Short exercise >> Copy out the listing exactly.

Input >>
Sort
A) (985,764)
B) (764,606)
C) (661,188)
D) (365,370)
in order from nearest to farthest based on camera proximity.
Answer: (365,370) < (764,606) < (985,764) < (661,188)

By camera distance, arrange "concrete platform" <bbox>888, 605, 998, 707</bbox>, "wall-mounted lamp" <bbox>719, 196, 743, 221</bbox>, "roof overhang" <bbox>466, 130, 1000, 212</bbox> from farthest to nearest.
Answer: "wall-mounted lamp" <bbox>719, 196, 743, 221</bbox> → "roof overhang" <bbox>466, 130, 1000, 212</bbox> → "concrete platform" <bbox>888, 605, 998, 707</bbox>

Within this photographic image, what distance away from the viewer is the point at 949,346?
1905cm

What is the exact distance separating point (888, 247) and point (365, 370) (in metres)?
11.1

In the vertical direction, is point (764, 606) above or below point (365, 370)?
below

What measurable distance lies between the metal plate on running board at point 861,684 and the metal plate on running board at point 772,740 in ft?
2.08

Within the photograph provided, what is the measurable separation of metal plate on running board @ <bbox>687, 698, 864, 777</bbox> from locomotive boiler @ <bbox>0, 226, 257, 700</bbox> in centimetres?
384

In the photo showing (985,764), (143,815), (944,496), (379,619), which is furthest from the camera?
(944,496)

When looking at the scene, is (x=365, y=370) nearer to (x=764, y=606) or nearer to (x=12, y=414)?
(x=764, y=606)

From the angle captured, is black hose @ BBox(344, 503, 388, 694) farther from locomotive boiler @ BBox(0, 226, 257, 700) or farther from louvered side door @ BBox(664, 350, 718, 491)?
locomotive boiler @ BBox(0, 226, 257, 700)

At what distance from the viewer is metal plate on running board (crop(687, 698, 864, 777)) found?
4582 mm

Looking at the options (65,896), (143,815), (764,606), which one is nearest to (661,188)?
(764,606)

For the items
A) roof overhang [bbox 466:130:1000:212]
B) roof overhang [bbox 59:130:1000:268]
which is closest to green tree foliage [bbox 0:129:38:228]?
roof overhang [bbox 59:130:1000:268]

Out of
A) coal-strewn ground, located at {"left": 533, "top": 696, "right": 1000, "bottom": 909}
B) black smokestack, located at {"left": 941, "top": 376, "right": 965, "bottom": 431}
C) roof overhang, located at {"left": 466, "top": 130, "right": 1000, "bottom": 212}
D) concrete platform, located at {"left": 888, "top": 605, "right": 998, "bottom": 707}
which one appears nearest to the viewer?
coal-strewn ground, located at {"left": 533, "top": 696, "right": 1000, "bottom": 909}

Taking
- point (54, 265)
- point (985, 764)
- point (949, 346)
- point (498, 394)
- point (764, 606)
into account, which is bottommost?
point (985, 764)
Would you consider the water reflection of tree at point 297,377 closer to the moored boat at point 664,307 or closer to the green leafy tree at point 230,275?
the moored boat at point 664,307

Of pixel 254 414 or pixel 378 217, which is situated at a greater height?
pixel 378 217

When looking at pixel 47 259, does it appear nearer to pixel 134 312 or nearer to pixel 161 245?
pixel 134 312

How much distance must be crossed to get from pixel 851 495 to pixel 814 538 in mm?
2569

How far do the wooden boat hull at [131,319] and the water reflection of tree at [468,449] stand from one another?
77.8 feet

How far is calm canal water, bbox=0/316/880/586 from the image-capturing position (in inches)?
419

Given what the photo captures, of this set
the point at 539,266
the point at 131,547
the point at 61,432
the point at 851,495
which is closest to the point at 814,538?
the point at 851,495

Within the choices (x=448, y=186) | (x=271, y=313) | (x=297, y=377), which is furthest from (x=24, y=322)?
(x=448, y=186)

Solution to this problem >>
Sort
A) (985,764)
B) (764,606)
C) (661,188)
D) (365,370)
in order from nearest to farthest based on camera proximity.
Answer: (365,370) < (764,606) < (985,764) < (661,188)

By camera distance, arrange "concrete platform" <bbox>888, 605, 998, 707</bbox>, "wall-mounted lamp" <bbox>719, 196, 743, 221</bbox>, "roof overhang" <bbox>466, 130, 1000, 212</bbox> from farthest to nearest.
Answer: "wall-mounted lamp" <bbox>719, 196, 743, 221</bbox> → "roof overhang" <bbox>466, 130, 1000, 212</bbox> → "concrete platform" <bbox>888, 605, 998, 707</bbox>

Within this photographic image, what distance away from the viewer is the point at 949,346?
1905cm

What is the exact distance separating point (888, 247) and point (365, 370) (in metres)?
11.1

In the vertical direction, is point (764, 606) above or below point (365, 370)?
below

What measurable distance lies between the metal plate on running board at point 861,684 and the metal plate on running board at point 772,740 in ft?
2.08

Within the photograph provided, what is the measurable separation of metal plate on running board @ <bbox>687, 698, 864, 777</bbox> from locomotive boiler @ <bbox>0, 226, 257, 700</bbox> in centimetres?
384

In the photo showing (985,764), (143,815), (944,496), (379,619), which is furthest from the camera?
(944,496)

When looking at the scene, is (x=365, y=370) nearer to (x=764, y=606) or nearer to (x=12, y=414)?
(x=764, y=606)

From the angle captured, is black hose @ BBox(344, 503, 388, 694) farther from locomotive boiler @ BBox(0, 226, 257, 700) or farther from louvered side door @ BBox(664, 350, 718, 491)?
locomotive boiler @ BBox(0, 226, 257, 700)

At what distance from the viewer is metal plate on running board (crop(687, 698, 864, 777)) found?
4582 mm

Looking at the options (65,896), (143,815), (764,606), which one is nearest to (661,188)?
(764,606)

For the items
A) roof overhang [bbox 466:130:1000:212]
B) roof overhang [bbox 59:130:1000:268]
which is closest to green tree foliage [bbox 0:129:38:228]?
roof overhang [bbox 59:130:1000:268]

Out of
A) coal-strewn ground, located at {"left": 533, "top": 696, "right": 1000, "bottom": 909}
B) black smokestack, located at {"left": 941, "top": 376, "right": 965, "bottom": 431}
C) roof overhang, located at {"left": 466, "top": 130, "right": 1000, "bottom": 212}
D) concrete platform, located at {"left": 888, "top": 605, "right": 998, "bottom": 707}
which one appears nearest to the viewer?
coal-strewn ground, located at {"left": 533, "top": 696, "right": 1000, "bottom": 909}

Taking
- point (54, 265)
- point (985, 764)
- point (949, 346)
- point (498, 394)
- point (764, 606)
into account, which is bottommost?
point (985, 764)
Would you consider the water reflection of tree at point 297,377 closer to the moored boat at point 664,307 or closer to the green leafy tree at point 230,275?
the moored boat at point 664,307

Of pixel 254 414 or pixel 378 217, which is situated at a greater height?
pixel 378 217

When looking at pixel 47 259, does it appear nearer to pixel 134 312 or nearer to pixel 161 245?
pixel 134 312

How much distance must be crossed to get from pixel 851 495 to pixel 814 538 in mm?
2569

How far do the wooden boat hull at [131,319] and the water reflection of tree at [468,449] stand from one another?
77.8 feet

How far is calm canal water, bbox=0/316/880/586 from the image-capturing position (in inches)?
419

Given what the photo captures, of this set
the point at 539,266
the point at 131,547
the point at 61,432
the point at 851,495
which is closest to the point at 814,538?
the point at 851,495

Within the choices (x=448, y=186) | (x=271, y=313) | (x=297, y=377), which is furthest from (x=24, y=322)?
(x=448, y=186)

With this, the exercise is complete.